La seconde conséquence désastreuse de l’interdiction du commerce et de la consommation des drogues est que les profits qui en sont tirés contribuent à la corruption de nombreux États. Comme on le verra dans le Dictionnaire de géopolitique des drogues que je publie le mois prochain aux éditions belge De Boeck, plus de cinquante pays sont gangrenés par le trafic de drogues.

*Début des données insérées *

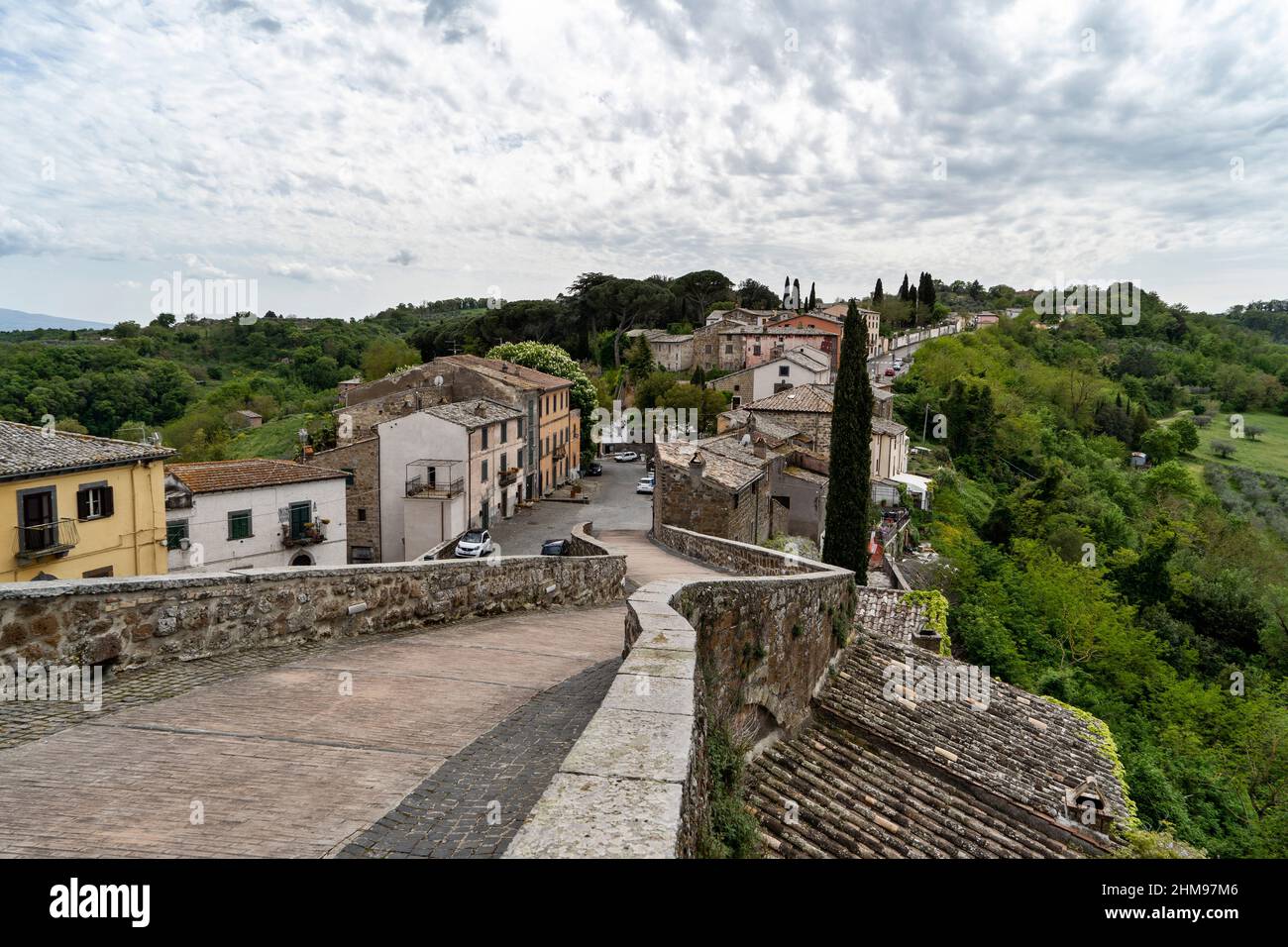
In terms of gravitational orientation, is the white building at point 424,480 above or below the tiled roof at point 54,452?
below

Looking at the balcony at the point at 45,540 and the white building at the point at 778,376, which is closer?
the balcony at the point at 45,540

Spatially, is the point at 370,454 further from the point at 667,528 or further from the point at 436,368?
the point at 667,528

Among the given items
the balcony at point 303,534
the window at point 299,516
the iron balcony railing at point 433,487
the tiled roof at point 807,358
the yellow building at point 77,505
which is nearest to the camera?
the yellow building at point 77,505

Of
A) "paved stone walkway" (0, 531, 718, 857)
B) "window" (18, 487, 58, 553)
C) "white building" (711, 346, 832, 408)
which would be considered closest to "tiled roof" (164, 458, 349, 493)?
"window" (18, 487, 58, 553)

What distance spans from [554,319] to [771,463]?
5852 centimetres

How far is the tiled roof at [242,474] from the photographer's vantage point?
1029 inches

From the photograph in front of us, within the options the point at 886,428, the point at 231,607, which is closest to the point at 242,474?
the point at 231,607

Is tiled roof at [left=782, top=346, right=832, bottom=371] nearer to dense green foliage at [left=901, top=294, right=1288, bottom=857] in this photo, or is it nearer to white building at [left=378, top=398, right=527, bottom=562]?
dense green foliage at [left=901, top=294, right=1288, bottom=857]

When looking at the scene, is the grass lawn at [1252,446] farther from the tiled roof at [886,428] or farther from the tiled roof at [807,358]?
the tiled roof at [886,428]

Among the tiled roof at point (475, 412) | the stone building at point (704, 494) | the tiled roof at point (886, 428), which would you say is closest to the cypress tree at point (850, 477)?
the stone building at point (704, 494)

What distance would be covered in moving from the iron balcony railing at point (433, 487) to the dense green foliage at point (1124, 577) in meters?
21.1

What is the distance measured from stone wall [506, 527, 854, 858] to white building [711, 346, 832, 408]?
4971 cm

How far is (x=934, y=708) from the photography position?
10172 millimetres

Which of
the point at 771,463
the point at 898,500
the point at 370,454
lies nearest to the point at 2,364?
the point at 370,454
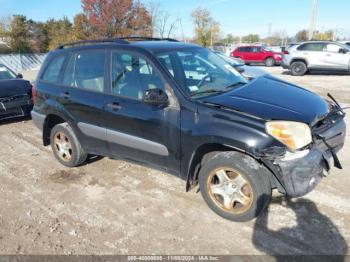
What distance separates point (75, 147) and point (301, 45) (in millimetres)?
14204

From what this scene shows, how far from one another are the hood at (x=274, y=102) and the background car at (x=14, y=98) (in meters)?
5.60

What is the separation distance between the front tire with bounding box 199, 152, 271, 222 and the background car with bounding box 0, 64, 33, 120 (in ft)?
18.5

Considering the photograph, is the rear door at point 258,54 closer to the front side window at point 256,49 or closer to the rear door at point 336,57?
the front side window at point 256,49

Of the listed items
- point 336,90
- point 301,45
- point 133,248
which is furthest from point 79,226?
point 301,45

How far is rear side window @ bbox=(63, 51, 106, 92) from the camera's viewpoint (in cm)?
426

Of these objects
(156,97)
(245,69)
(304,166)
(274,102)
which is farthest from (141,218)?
(245,69)

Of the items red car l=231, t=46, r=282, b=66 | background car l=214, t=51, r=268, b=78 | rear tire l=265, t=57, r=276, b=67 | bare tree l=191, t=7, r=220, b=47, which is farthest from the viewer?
bare tree l=191, t=7, r=220, b=47

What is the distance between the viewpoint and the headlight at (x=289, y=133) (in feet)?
10.0

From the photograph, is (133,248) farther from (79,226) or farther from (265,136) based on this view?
(265,136)

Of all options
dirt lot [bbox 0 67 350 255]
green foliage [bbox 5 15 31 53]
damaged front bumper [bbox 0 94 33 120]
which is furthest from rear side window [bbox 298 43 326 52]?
green foliage [bbox 5 15 31 53]

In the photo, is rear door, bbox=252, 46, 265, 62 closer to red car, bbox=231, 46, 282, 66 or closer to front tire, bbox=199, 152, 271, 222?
red car, bbox=231, 46, 282, 66

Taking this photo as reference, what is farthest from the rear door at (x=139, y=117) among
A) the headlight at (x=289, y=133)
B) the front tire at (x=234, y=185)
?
the headlight at (x=289, y=133)

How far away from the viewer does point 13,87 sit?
305 inches

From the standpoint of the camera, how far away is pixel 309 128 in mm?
3176
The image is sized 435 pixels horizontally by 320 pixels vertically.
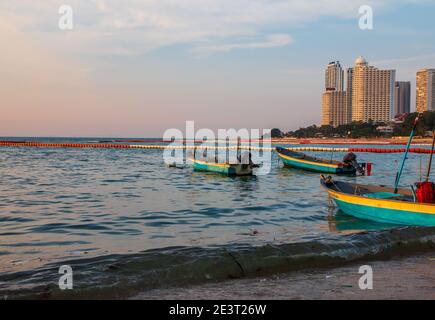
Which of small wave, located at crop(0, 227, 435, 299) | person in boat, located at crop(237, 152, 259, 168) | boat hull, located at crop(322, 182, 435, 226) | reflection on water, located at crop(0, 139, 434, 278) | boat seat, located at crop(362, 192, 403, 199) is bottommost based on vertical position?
reflection on water, located at crop(0, 139, 434, 278)

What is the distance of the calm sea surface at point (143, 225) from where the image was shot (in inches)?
430

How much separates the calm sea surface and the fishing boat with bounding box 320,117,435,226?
0.47 m

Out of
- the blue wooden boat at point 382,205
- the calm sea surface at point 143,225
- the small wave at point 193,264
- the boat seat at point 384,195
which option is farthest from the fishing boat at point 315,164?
the small wave at point 193,264

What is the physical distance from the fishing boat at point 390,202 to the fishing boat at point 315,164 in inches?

Pour certains, comme la Birmanie, le Paraguay, le Suriname, il s’agit d’une importante ressource qui permet à des narco-gouvernements ou des gouvernements-trafiquants de se maintenir au pouvoir et de continuer à opprimer leur peuple. Dans d’autres cas, comme l’Afghanistan, le Liberia ou la Sierre Leone, elle participe de la déliquescence de l’État.
Plus grave encore l’argent de la drogue constitue le nerf de la guerre dans de nombreux pays. On peut considérer qu’au cours des années 1990, plus de vingt-cinq conflits, dont la plupart se poursuivent aujourd’hui, ont été nourris par l’argent de la drogue. En Colombie par exemple, l’échec du processus de paix a été en grande partie provoqué par le fait que tous les belligérants, guérillas de gauche, paramilitaires d’extrême droite, forces de l’ordre, peuvent acquérir un armement sophistiqué grâce à l’argent de la drogue. Il fournit le prétexte aux Etats-Unis pour déverser des défoliants chimiques sur les cultures illicites et livrer un armement considérable aux forces de l’ordre. En Afghanistan de même, le trafic des opiacés est un des obstacle au retour de la paix et à la reconstruction du pays.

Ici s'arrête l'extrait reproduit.